Initially, brass plates discreetly announced the presence of banks, insurance companies, the Calcutta office of internationally known trading houses, engineers, architects and solicitors. But soon the brass plates got smaller as the number increased. Brass plates gave way to cards. The number of bell pushes multiplied. Names appeared on upper windows, front doors stood open. Kites circled the damp air and crows pecked crumbling cornices. Numbers grew into the hundreds.
After about twenty minutes’ walk, keeping to the shade of the arcades whenever he could avoid being forced out into the road by the crowds, he found himself outside number 210. Number 210 had no fewer than twenty names at the door, some of these boasting new name plates, most boasting cards and amongst these – after quite a search – he identified Carmichael, Popatlal and Mandavia, Importers of Fine Wines, Beers, Spirits etc. There was an electric bell push which, without much hope, he duly pressed. An Indian emerged from the darkness within and spoke to him at length. Joe shrugged his shoulders and smiled, pointed to Carmichael ’s card and looked a question which only elicited a further flood of Hindustani but eventually a hand pointing helpfully up the dark staircase.
As he progressed, heads appeared in various doorways and eyed him with curiosity. A Metropolitan policeman in uniform was not often seen at this end of the Chowringhee.
He came at last to an open door through which he saw a white-clad figure seated at a desk and writing without much urgency on a pad in front of him.

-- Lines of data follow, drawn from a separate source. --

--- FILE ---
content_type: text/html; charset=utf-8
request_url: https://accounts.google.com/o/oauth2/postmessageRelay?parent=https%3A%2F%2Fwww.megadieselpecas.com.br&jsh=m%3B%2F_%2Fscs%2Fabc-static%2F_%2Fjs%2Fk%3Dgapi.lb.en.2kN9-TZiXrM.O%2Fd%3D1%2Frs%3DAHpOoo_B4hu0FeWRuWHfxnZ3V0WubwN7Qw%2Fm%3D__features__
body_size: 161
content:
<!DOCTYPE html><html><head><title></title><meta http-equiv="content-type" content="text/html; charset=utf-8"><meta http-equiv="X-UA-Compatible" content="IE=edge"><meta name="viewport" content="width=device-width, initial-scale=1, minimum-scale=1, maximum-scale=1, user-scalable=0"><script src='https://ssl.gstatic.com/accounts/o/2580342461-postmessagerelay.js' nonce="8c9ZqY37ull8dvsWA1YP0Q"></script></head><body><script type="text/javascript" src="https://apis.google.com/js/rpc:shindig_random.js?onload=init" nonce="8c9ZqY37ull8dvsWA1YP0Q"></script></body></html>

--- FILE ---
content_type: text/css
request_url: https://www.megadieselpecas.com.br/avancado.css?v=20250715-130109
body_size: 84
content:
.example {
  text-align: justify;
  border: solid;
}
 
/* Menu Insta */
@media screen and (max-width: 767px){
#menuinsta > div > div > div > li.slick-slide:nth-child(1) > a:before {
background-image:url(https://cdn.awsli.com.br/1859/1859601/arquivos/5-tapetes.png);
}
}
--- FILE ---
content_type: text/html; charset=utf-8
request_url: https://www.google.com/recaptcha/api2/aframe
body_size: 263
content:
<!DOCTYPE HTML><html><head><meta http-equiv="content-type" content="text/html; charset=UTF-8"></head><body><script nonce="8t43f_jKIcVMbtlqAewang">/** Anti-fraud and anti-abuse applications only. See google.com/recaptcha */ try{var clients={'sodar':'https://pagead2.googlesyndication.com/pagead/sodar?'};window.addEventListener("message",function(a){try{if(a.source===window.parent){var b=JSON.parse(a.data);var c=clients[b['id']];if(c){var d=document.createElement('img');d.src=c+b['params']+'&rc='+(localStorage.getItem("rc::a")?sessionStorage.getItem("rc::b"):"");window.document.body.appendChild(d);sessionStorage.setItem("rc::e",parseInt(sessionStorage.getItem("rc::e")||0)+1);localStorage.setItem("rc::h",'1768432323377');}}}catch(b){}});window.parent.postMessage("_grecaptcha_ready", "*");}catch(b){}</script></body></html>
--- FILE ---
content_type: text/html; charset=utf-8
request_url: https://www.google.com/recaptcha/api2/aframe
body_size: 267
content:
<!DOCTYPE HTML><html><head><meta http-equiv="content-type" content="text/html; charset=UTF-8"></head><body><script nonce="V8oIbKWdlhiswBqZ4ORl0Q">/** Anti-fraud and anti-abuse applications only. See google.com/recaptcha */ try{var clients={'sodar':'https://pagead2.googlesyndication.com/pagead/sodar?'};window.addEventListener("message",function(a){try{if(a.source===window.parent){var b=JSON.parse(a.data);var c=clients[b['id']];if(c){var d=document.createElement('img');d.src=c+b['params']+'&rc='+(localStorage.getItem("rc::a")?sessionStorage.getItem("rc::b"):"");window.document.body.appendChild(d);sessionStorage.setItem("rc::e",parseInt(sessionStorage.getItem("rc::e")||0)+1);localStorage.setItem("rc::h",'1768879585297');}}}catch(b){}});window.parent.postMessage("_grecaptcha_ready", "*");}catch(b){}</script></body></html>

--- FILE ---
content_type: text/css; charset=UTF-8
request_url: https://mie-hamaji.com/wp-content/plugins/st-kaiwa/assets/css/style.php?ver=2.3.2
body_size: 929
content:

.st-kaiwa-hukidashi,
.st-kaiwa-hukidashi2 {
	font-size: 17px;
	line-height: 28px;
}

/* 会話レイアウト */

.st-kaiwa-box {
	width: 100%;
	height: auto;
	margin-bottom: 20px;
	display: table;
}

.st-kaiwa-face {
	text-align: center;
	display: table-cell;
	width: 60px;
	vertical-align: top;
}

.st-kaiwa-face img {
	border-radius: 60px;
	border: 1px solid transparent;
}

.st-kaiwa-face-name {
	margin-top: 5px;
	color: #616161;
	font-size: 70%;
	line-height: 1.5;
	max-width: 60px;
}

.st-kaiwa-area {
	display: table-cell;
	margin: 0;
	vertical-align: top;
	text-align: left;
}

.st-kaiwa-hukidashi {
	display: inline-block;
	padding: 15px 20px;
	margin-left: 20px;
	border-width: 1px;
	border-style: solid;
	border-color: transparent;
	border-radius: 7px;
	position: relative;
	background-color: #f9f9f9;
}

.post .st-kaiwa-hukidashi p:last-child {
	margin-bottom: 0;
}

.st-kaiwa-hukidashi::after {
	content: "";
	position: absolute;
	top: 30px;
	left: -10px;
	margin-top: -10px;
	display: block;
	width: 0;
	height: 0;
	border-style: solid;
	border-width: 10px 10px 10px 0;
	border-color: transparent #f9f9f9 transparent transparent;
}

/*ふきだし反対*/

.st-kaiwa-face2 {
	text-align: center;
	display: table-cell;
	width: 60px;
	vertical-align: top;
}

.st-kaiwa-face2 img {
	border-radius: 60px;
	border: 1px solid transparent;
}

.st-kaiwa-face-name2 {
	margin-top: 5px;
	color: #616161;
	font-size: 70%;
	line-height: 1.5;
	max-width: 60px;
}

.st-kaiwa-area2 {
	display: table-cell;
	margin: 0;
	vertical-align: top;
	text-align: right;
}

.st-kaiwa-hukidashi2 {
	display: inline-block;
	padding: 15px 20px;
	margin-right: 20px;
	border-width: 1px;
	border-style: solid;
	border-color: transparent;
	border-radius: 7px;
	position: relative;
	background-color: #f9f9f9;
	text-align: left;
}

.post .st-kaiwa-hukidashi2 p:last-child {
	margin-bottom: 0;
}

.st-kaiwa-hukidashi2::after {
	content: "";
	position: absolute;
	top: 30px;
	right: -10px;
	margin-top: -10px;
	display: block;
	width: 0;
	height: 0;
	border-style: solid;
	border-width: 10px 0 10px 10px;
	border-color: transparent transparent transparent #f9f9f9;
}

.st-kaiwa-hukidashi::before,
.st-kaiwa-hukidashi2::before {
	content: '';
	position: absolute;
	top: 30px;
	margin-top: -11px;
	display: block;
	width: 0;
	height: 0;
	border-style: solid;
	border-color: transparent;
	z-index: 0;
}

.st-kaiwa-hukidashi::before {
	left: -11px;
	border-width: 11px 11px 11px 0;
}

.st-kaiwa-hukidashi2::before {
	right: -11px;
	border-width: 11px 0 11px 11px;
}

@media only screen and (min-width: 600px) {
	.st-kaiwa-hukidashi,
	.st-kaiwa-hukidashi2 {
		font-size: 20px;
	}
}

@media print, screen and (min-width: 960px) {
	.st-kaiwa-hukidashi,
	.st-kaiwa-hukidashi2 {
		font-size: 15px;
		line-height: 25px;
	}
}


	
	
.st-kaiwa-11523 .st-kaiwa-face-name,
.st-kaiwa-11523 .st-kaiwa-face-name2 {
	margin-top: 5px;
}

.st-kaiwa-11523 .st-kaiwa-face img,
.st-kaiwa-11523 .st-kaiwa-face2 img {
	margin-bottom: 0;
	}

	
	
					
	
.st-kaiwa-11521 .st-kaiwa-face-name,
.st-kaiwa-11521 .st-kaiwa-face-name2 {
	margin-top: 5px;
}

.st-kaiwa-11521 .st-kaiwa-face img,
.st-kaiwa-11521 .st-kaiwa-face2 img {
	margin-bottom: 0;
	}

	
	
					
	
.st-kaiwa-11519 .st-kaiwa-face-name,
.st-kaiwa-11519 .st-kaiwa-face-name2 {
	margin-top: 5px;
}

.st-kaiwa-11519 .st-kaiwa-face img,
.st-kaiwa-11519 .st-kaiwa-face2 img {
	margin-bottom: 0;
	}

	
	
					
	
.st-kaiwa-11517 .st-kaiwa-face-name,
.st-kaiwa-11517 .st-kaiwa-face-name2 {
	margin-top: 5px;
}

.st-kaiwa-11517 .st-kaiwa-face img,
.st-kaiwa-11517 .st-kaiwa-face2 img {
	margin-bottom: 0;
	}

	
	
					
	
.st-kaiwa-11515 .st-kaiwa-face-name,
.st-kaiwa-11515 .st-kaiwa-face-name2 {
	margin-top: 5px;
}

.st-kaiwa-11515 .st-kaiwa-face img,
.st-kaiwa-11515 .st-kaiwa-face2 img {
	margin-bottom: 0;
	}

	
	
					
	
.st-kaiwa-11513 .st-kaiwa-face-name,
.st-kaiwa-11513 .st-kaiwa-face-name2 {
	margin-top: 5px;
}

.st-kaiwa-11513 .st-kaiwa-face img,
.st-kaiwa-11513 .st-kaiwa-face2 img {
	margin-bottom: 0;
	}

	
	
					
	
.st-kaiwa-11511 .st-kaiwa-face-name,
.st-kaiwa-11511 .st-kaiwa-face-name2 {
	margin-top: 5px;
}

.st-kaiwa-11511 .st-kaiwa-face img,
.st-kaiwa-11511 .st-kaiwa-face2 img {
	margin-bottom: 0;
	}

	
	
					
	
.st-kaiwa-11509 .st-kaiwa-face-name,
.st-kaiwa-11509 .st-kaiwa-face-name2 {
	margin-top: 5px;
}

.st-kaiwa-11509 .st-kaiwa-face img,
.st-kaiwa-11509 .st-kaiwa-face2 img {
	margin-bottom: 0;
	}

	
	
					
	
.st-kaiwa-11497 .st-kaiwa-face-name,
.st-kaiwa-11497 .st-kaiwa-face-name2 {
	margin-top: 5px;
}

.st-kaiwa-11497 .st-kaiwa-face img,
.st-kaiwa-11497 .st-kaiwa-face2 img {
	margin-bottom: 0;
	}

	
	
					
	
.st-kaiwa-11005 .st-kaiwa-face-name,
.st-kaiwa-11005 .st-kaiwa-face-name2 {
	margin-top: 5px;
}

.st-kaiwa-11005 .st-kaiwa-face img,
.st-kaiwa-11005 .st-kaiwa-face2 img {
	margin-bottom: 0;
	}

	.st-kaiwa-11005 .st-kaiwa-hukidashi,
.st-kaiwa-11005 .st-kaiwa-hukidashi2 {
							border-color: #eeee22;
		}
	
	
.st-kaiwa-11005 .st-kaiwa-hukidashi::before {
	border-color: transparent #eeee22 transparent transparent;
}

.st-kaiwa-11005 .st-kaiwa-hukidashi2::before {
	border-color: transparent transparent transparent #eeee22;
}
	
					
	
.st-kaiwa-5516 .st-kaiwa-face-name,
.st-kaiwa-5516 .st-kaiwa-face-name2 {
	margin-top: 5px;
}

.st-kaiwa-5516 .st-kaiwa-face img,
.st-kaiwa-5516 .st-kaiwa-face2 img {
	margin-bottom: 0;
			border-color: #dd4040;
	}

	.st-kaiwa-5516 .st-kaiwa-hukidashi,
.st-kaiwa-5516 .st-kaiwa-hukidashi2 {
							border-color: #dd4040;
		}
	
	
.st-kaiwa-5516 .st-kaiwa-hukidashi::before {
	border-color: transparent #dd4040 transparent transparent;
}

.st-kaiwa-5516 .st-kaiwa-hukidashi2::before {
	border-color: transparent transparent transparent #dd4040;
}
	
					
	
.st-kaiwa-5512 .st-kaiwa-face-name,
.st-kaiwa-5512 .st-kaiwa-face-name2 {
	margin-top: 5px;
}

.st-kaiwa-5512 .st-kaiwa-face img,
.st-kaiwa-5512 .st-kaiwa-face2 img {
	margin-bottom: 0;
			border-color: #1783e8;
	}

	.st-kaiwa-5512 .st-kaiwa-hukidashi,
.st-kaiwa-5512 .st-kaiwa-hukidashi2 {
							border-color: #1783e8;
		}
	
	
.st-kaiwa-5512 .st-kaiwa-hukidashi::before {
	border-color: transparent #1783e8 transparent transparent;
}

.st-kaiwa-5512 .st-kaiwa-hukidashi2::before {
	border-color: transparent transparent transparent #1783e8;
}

He was balding, he had a grey moustache which might once have been the standard moustache as issued to, or at any rate worn by, British cavalry officers. His collar, which had once been stiff, lay on the desk beside him and his shirt was open at the neck. A large copper ashtray was full of the butts of many cheroots. There were two empty whisky bottles in the waste paper basket and another about half full at his elbow. An Army and Navy Stores ‘Colonial’ refrigerator in a mahogany case stood against the wall but the door was open and the contents were gone.
The walls were lined with photographs, mostly, Joe noticed, of the Bengal Greys, but these were spotted and damp-stained and thunder flies had made their way in and perished behind the glass. There was not much about the figure before him to recall the dapper cavalry major.